El 17 de octubre salió desde La Quiaca (Jujuy) la marcha conocida como "El Grito de los Excluidos" que recorrió 300 kilómetros hasta la capital, San Salvador, para llevar a la gobernación y a los diputados "el grito de dolor y cansancio" de los habitantes de La Puna. Fue convocada por el p. Jesús Olmedo Rivero, párroco de La Quiaca y por la Multisectorial de la ciudad.

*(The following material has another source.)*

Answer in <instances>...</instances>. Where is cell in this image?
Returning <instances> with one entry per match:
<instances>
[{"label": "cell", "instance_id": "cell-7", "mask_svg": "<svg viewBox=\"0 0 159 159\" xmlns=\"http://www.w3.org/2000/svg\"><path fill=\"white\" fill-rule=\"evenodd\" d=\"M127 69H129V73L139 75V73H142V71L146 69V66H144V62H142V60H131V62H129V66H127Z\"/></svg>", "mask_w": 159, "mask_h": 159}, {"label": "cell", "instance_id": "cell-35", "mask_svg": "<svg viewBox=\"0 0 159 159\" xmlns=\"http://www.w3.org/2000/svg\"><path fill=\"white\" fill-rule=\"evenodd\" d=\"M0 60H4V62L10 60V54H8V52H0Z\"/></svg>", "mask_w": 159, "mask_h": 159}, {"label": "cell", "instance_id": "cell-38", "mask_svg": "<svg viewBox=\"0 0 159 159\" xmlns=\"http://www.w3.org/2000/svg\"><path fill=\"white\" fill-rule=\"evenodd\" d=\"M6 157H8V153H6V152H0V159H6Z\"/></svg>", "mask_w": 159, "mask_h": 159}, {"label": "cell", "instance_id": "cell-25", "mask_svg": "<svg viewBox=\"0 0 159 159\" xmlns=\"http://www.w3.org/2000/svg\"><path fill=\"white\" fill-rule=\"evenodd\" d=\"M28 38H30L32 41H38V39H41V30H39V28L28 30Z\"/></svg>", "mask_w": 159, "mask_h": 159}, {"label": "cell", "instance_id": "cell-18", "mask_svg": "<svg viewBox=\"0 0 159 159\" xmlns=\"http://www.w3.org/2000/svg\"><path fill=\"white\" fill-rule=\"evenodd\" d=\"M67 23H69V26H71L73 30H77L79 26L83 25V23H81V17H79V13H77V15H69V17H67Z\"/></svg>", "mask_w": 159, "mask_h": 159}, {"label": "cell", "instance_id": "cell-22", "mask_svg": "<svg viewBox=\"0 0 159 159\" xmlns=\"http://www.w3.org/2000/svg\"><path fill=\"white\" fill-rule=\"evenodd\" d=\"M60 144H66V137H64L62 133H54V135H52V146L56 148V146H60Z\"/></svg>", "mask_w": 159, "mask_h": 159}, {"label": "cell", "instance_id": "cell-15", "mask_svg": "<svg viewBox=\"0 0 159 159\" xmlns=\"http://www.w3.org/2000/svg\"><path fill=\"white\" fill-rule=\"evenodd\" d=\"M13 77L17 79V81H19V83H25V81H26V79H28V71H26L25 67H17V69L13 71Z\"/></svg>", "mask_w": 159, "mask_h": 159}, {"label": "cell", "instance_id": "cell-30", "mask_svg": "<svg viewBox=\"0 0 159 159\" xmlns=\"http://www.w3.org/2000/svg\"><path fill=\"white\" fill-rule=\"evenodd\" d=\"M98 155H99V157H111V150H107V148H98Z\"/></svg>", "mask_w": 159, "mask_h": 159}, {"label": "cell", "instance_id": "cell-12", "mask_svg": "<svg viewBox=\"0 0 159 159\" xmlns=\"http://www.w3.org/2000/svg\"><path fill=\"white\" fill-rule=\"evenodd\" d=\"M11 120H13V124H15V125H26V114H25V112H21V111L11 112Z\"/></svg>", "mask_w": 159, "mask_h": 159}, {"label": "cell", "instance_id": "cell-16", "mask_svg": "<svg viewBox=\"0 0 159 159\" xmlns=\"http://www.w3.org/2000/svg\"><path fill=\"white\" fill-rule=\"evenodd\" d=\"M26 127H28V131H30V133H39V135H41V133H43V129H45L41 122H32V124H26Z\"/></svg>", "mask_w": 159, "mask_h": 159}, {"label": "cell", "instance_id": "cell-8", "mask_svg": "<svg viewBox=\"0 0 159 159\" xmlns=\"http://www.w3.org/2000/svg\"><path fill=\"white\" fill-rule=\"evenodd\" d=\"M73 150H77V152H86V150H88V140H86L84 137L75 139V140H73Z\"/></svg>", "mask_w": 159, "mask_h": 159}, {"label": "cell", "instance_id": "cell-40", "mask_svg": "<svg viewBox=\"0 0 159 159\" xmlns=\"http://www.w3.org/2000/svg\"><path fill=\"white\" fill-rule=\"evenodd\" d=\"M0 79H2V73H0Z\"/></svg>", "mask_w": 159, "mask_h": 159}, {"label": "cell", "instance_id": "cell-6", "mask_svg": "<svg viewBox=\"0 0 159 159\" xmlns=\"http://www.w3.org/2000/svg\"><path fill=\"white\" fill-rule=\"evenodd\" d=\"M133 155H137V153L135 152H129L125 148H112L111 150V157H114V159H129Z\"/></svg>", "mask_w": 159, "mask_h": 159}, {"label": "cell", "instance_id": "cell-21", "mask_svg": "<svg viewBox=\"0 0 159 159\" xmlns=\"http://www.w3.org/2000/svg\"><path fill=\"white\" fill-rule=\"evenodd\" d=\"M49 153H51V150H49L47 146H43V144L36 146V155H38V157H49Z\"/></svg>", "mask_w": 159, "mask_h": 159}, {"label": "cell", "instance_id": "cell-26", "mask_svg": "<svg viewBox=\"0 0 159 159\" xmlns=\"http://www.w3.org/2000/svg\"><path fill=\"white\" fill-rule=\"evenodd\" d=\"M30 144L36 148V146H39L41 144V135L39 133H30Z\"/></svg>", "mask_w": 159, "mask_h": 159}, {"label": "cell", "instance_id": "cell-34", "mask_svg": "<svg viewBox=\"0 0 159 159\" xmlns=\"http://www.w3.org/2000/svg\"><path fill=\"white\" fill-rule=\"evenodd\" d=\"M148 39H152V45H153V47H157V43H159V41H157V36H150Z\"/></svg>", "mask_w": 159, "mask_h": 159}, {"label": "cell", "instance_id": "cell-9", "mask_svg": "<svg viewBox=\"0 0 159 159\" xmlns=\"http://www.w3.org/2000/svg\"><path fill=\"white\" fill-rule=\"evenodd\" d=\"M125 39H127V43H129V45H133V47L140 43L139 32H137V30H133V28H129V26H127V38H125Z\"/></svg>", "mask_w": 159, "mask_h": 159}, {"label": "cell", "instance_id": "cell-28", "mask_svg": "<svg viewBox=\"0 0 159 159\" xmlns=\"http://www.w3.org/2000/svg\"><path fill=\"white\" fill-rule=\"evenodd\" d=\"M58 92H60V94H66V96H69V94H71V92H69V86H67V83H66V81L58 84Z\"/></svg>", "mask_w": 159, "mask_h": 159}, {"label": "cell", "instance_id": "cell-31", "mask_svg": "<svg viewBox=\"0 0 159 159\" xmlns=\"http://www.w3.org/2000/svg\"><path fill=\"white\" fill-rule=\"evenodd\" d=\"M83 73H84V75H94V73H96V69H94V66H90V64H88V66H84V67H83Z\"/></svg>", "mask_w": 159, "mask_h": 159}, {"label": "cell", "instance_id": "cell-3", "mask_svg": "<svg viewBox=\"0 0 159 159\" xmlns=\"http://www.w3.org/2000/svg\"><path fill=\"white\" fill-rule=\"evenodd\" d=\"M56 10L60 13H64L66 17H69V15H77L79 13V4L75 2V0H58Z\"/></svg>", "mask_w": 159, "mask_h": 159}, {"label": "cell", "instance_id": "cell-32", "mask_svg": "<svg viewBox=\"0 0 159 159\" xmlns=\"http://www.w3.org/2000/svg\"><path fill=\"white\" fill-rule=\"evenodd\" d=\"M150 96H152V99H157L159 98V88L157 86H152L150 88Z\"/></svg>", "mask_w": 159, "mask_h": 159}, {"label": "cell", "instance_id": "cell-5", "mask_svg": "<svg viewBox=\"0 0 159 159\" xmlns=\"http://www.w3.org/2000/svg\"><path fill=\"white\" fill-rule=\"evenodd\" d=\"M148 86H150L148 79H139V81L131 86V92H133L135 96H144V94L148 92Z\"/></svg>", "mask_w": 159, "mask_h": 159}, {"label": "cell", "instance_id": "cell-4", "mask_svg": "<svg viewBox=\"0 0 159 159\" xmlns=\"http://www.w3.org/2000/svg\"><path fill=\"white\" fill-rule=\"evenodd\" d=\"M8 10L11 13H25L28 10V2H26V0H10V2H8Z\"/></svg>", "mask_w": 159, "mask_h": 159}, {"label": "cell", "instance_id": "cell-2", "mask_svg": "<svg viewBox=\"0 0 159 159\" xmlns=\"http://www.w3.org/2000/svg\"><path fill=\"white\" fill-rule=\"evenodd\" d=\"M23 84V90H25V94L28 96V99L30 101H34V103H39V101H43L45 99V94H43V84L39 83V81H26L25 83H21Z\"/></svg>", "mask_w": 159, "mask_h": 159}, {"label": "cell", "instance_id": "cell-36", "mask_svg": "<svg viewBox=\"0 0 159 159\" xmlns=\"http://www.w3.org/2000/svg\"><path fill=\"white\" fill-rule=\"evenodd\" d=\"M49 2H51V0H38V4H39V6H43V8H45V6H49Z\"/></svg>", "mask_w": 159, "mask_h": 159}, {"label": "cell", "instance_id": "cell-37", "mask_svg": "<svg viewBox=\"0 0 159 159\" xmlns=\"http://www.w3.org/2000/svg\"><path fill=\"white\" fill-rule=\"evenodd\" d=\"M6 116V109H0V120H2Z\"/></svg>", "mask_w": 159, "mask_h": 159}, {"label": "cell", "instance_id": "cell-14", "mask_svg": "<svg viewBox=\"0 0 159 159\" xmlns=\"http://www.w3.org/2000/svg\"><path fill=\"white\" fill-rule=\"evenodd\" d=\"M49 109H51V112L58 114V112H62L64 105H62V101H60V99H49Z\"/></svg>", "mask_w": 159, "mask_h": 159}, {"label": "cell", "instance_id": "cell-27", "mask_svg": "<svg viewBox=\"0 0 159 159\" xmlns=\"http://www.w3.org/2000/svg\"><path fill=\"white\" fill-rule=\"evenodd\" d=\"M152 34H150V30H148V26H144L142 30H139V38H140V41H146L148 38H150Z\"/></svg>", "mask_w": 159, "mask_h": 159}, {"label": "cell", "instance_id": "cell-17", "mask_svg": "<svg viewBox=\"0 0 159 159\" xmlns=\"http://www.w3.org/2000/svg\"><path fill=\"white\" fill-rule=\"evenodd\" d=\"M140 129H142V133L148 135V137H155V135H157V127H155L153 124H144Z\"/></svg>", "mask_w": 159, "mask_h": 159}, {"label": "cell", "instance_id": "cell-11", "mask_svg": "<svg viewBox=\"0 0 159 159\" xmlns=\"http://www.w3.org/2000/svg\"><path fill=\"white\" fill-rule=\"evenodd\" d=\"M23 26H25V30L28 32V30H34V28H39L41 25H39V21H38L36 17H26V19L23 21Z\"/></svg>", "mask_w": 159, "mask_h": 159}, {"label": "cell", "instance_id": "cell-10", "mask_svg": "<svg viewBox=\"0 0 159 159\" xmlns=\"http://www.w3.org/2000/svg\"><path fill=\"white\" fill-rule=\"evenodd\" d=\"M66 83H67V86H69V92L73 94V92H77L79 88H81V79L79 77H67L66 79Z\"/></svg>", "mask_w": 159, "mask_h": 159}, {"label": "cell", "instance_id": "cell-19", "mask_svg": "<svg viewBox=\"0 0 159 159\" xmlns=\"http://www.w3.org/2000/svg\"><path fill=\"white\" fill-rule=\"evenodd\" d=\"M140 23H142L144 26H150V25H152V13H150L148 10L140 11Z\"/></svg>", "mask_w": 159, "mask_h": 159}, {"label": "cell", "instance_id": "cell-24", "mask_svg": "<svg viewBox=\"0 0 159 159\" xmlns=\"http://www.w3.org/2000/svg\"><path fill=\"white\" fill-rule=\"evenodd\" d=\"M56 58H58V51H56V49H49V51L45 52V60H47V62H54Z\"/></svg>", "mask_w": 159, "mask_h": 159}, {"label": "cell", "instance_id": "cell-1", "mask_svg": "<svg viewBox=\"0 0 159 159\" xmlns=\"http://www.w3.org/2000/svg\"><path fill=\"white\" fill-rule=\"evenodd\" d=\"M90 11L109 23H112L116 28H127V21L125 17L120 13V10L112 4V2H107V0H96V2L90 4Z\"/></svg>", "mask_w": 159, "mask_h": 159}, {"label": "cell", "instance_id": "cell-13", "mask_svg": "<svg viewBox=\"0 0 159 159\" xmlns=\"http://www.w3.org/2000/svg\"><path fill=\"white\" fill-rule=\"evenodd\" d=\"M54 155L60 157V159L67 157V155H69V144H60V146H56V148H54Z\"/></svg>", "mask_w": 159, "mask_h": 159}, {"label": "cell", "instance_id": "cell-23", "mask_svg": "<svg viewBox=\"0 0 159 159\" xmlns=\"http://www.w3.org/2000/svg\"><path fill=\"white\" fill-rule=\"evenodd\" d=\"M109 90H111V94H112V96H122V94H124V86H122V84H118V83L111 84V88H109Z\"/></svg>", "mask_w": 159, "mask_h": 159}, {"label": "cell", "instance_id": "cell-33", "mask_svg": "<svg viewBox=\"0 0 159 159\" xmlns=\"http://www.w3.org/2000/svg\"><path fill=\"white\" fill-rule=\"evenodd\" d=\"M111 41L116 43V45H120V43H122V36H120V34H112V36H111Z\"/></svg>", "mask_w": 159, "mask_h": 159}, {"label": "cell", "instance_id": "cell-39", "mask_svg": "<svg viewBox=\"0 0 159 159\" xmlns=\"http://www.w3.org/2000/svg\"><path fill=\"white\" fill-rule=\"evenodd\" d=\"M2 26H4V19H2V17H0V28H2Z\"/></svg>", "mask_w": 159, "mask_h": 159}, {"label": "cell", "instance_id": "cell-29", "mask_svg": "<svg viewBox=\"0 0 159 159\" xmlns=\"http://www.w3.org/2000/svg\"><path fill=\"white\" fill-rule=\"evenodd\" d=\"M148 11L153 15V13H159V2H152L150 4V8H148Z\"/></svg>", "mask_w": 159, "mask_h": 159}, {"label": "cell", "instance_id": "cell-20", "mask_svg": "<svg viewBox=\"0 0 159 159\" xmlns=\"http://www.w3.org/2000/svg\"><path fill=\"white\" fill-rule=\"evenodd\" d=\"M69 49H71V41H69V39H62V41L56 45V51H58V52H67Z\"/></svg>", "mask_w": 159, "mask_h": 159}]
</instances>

El 20 de octubre en San Salvador el p. Jesús Olmedo se crucificó simbólicamente en las escalinatas de la Casa de Gobierno para llamar la atención del gobernador Basilio Barrionuevo sobre los reclamos nunca escuchados en favor de los collas, y de los pobres de las quebradas. Los pedidos eran por trabajo, salud, educación y para que se declare a La Puna, "zona de emergencia social". El p. Jesús Olmedo, hermano del obispo de Humahuaca, dijo haberse crucificado "como un símbolo de las crucifixiones de todos nuestros hermanos ignorados". Los manifestantes, con el apoyo de los obispos de la provincia, declararon que "el hambre ha crecido en nuestra patria, a pesar de producir alimentos que permitirían alimentar diez veces a nuestra población" y lamentaron que los gobernantes provinciales sean sordos a los pedidos y sólo respondan a instancias de presión.